- Born: India
- Occupation: Cardiologist
- Awards: Padma Shri

= S. C. Manchanda =

Indian cardiologist

Subhash Chand Manchanda is an Indian cardiologist and a senior consultant of Sir Ganga Ram Hospital, New Delhi. He is a Senior Consultant and Co-ordinator of the Diplomate of National Board program of the National Board of Examinations and a former professor and Head of the Department of Cardiology at the All India Institute of Medical Sciences, New Delhi (AIIMS). He is the chairman of the advisory board of Diya Foundation, a non governmental organization managing a number of charitable institutions for the under-privileged children and aged people.

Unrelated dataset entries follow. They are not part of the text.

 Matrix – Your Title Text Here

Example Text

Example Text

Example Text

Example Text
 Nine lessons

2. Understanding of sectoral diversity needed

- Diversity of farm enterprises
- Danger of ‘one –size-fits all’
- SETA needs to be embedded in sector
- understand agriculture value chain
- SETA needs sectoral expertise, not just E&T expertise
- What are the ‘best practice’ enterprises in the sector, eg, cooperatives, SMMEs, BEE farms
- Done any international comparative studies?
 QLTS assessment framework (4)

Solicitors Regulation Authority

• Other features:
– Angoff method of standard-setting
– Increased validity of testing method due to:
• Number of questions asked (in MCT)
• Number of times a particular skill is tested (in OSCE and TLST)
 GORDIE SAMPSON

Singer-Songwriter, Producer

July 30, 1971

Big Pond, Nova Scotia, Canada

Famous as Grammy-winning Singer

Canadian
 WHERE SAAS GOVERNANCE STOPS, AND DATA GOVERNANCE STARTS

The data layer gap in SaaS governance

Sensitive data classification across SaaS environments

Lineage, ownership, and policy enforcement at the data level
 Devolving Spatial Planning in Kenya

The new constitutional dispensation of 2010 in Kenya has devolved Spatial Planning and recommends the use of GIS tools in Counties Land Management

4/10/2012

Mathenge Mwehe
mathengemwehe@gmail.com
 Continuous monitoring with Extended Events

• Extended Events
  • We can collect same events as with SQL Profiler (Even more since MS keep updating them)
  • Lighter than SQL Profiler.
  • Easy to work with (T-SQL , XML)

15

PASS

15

Manchanda worked at AIIMS for 36 years and superannuated from the institution in 2003 to join Sir Ganga Ram Hospital in the Indian capital city as a senior consultant cardiologist. He is known to have done researches on reversal of heart diseases by Yoga practice and diet control and conducts regular camps at Adhyatma Sadhna Kendra at Mehrauli in Delhi. He is the Editor-in-chief of the Journal of Preventive Cardiology and is credited with over 300 articles and four books on cardiology. He is also a member of the editorial board of the Journal of Clinical and Preventive Cardiology. The Government of India awarded him the civilian honour of the Padma Shri in 2004.